# How do I tell him I'm ready for Marriage?



## Heathy (Jan 20, 2011)

Hello All,

So I guess I'm kinda wondering how I should hint that I actually want to get married or if I should at all. I've been with my bf for over 2 years. We have lived together the past year. Our relationship is pretty easy-going since we are both easy-going people. Right now he just got promoted at work so we are looking into a bigger house to rent. I just feel like we are married already and when I introduce him as my 'boyfriend' during business dinners, etc. it just feels silly. I feel like he should have a better title than that. We both have told each other that we plan on spending the rest of our lives together already and with how easy our relationship is I really don't see anything going wrong. He's my best friend, I love him to death and I feel so lucky that we got together.

The problem is that we are still young. I'm 20, he's 21. We used to feel like we were too young to consider marriage. At one point we even said we both never wanted to get married or have kids. And I truly didn't want any of that at all. Our parents and family members tell us we'll change our minds and I guess they are right. I just hate when my parents say 'I told you so'. 

We both are of the very few people out of all our friends and acquaintances our age that can afford rent on a decent 3-bedroom house and still be able to go out on the weekends. We're of the few people our age that have decent careers. And we both are the youngest in our fields. I guess working a 9-5 with people ages 30+ has made me feel more like I'm 30 than 20. And I feel weird asking if I can invite my boyfriend to company events when everyone else is bringing a spouse or family member. 

It hasn't bothered me that much until recently. I swear, every night I either dream we're having a baby, getting married, or already married with kids. It's been this way for almost two weeks. I told him about my dreams at first, but I'm kinda embarrassed to tell him they are still going on. Any time the subject of marriage comes up I get pretty nervous. I have been bringing it up a little bit more to see how he feels. He has told me that he thinks we'll probably get married in 5-10 years. He's also went from saying he hates kids and never wants to have any to that he's not sure how he feels. One time a group of friends were talking about having kids in the future and who would want boys and who would want girls. He said he would want one boy and one girl. So maybe he's changing his mind too.

Anyway, I really jabbered on...but I just don't know how to approach the subject and tell him that I actually do want to be engaged and I would like us to get married in the next few years. I seriously considered proposing to him, but I Know him and he would much prefer if I let him propose.
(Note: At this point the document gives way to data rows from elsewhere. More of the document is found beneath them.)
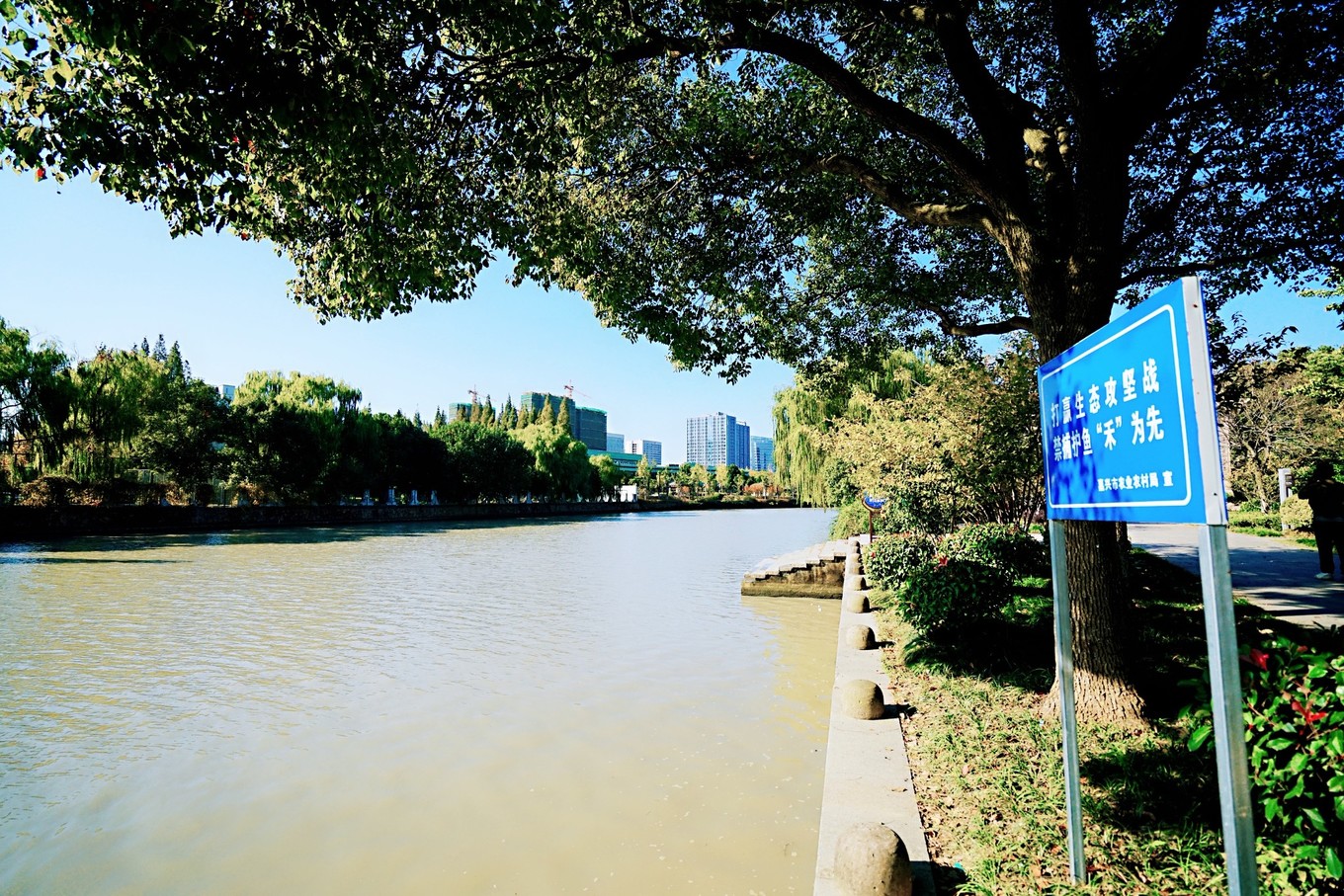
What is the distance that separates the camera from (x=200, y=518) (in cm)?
3388

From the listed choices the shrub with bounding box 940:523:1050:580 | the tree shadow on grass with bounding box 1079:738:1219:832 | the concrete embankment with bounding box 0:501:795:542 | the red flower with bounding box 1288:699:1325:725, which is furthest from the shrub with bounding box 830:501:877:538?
the concrete embankment with bounding box 0:501:795:542

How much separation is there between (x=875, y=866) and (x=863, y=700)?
261 centimetres

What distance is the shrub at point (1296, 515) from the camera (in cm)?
2006

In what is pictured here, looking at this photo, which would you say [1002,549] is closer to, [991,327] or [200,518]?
[991,327]

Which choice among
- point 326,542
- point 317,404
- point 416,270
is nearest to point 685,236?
point 416,270

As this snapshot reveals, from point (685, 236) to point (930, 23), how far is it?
3.75 meters

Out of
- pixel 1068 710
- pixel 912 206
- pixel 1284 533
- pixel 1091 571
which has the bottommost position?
pixel 1068 710

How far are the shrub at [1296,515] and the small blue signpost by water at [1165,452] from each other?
23.3m

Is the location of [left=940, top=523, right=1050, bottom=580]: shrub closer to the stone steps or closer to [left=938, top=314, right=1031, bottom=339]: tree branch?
[left=938, top=314, right=1031, bottom=339]: tree branch

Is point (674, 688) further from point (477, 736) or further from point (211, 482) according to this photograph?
point (211, 482)

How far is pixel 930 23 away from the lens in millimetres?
5109

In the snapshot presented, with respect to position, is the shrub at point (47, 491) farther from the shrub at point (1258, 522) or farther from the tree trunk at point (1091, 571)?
the shrub at point (1258, 522)

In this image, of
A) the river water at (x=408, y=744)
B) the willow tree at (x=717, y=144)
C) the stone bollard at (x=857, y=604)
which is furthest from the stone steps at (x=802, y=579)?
the willow tree at (x=717, y=144)

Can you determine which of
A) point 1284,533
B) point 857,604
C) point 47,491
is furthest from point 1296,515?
point 47,491
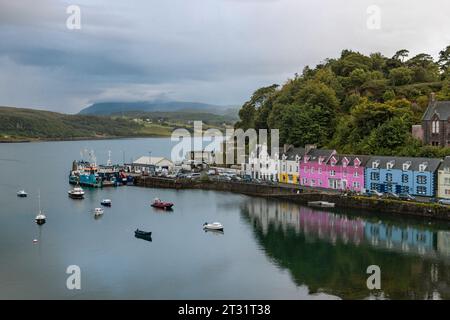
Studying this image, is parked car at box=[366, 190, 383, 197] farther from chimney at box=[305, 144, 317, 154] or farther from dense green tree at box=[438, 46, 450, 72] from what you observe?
dense green tree at box=[438, 46, 450, 72]

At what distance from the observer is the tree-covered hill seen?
39844mm

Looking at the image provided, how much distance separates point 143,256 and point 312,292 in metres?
8.61

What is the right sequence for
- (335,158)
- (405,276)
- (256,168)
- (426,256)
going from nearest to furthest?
1. (405,276)
2. (426,256)
3. (335,158)
4. (256,168)

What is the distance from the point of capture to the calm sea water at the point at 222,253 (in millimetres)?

Or do you guys think I need to get these marriage and baby thoughts out of my head? If so, how do think I go about doing that.

Thanks!!


----------



## major misfit (Oct 17, 2010)

Honestly, you're too young to get married. I know that there are some that have married young, and are still successfully married. Those are the minority, though. If your relationship is strong enough that you feel he's the one you want to spend the REST OF YOUR LIFE with, then it's strong enough to wait 5 years. 

You really want to make sure you're on the same page regarding kids. He might toy with the fact that he'd want a boy and a girl when talking with others, but he might just be playing "what if". That doesn't necessarily mean he truly WANTS children. 

If things are still going great in 5 years, then it would be time to re-visit the marriage idea again. But I'd really hold off on it for now.


----------



## Heathy (Jan 20, 2011)

Thank you for reading my post and for your opinion. And that's how I always felt. I don't know why I suddenly want more or where the thoughts came from. Anyone who knows me even slightly well would be shocked that I'm starting to feel this way. So how do I get rid of the emptiness? Sometimes I feel like my life has become too routine and I need the everyday challenge of children. And then I think about it and decide I prefer my freedom right now. I really don't want a kid now but now I'm pretty sure I might want a kid in like 6-7 years. He told me once that he would have a kid if I wanted to...but I would want him to want to. I choose him over having a kid and if I don't feel like it's both of our choice then I'll just stick with our four-legged children.

On the too young for marriage note. Somehow I worked it in my head that I want to be engaged when I'm 21. That way we have 2-3 years to save up for the marriage and I'll be 24 and he'll be 25 when we actually do. Is that wrong or dumb? My logic is that if I wait till I'm 25 to even consider marriage then I would still want at least 2-3 years to save up and then I would be almost 30...and I would like to be younger that that on my wedding day. What is the magic number to be old enough for marriage? When are you not thought of as too young anymore? Does anyone think a long engagement is a good idea for my age?

Also, I would like to add that I don't want to get married..I want to marry him. That saying that girls have their entire wedding planned while they are still preteens does not pertain to me. I know plenty of people who have that "insert groom here" scenario and I hate that some girls will just throw anyone into that slot. And when I was single I never thought about getting married, just having a boyfriend. 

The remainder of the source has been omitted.